> **Things to do**
(1) From the article on the history of "My Sharona," list every musician it names as having jammed with the Knack at the Troubadour.
(2) Carry on the article about the Knack and "My Sharona" from the point where it ends.

The History of ‘My Sharona’ – How One Song Doomed the Knack
Loathed by critics and written off as a novelty act, the Knack was, in fact, a genuine rock and roll band. Of course, as the ’70s drew to a close, the Knack was also simply unavoidable. Eventually that over saturation would drown them, but for a brief shining moment, they were on top.
Contrary to legend, however, they were no overnight success story.
The Los Angeles music scene of the late ’70s was overflowing with energy, attitude and great bands. Things were moving fast, and by 1978, the landscape of punk outfits like the Germs, the Bags and the Weirdos was starting to give way to the likes of the Plimsouls, the Beat and, of course, the Knack.
In the early part of the decade, the late guitarist/vocalist Doug Fieger fronted a band called Sky that recorded two albums for RCA. Those albums went nowhere, and by 1974, the group had fallen apart. While his former bandmates moved back home to Detroit, Fieger decided to stay in Los Angeles. Over the next few years, he would meet like minded, seasoned musicians who would become the Knack — including drummer Bruce Gary, bassist Prescott Niles and guitarist Berton Averre. In 1977, Fieger decided to record some new music and called them in to lend a hand. Those demos failed to gain ground, but with the players in place, the Knack was born.
Throughout ’78, the Knack endlessly played the LA club scene, with triumphant residences at the Whisky and the Troubadour. Eventually, record companies came calling. “I was aware of them, as everybody else in L.A. was,” said producer Mike Chapman in the documentary ‘Getting The Knack,’ “because there was lines of kids around the block to go see them at their shows.” The large fan base they had built up happened to include people like Tom Petty, Stephen Stills and Bruce Springsteen, all of whom would jam with the Knack at the Troubadour. “Bruce Springsteen gets up on stage with us on a Friday night, and on Monday, we have 14 record offers,” Fieger memorably quipped.
With the offers rolling in, the band chose Capitol Records. “I was sold the first time I saw them,” said Bruce Ravid, the man who signed them. Capitol was, of course, the home of the Beatles, and comparisons would dog the Knack from there forward. Ironically, Capitol had previously signed another band called the Knack in 1967; this group released a couple of singles, but they had nothing to do with Fieger and company.
In early 1979, the band entered the studio with producer Mike Chapman to begin work on their debut. ‘Get The Knack’ was wrapped up in less than two weeks. “I don’t think we did two takes on any song, except for ‘Maybe Tonight,’” Fieger once said. “What we had to do was make the record quickly,” added Chapman, “because to labor over it would have taken that spontaneity out of it.” Chapman’s production here is, as always, first class.

> **Extracted entries**
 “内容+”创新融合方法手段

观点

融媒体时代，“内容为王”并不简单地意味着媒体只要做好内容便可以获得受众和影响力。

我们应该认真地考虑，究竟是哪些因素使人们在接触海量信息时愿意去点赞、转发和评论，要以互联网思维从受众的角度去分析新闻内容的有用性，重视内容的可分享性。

---

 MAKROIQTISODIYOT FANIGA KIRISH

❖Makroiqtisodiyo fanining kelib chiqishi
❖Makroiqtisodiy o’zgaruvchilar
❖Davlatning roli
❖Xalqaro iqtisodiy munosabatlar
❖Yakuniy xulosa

> **Responses by item number**
(1) Tom Petty, Stephen Stills, Bruce Springsteen

(2)
Once released, it didn’t take long for radio stations to zero in on ‘My Sharona.’ The insistent drum beat alone was one big hook, but once the guitar riff moves in, the track evolves into a massive ear worm. Soon, ‘My Sharona’ was emanating from nearly every radio across America. It hit the top of the Billboard charts in the summer of 1979 and stayed there six straight weeks, going gold in just thirteen days. The album followed suit, holding Billboard’s top spot for five weeks until Led Zeppelin’s ‘In Through The Out Door’ finally knocked it off.
Familiarity, as it will, bred contempt. ‘My Sharona’ came to be seen as a novelty tune of sorts. Given another listen, however, it emerges as one of the sharpest rock and roll records ever — from the riff to the lyric to the production. Averre is certainly one of the most underrated lead guitarists of the era, and his solo is nothing short of stunning. (Sharona, by the way, was indeed an actual person, and the object of Fieger’s very real desires.)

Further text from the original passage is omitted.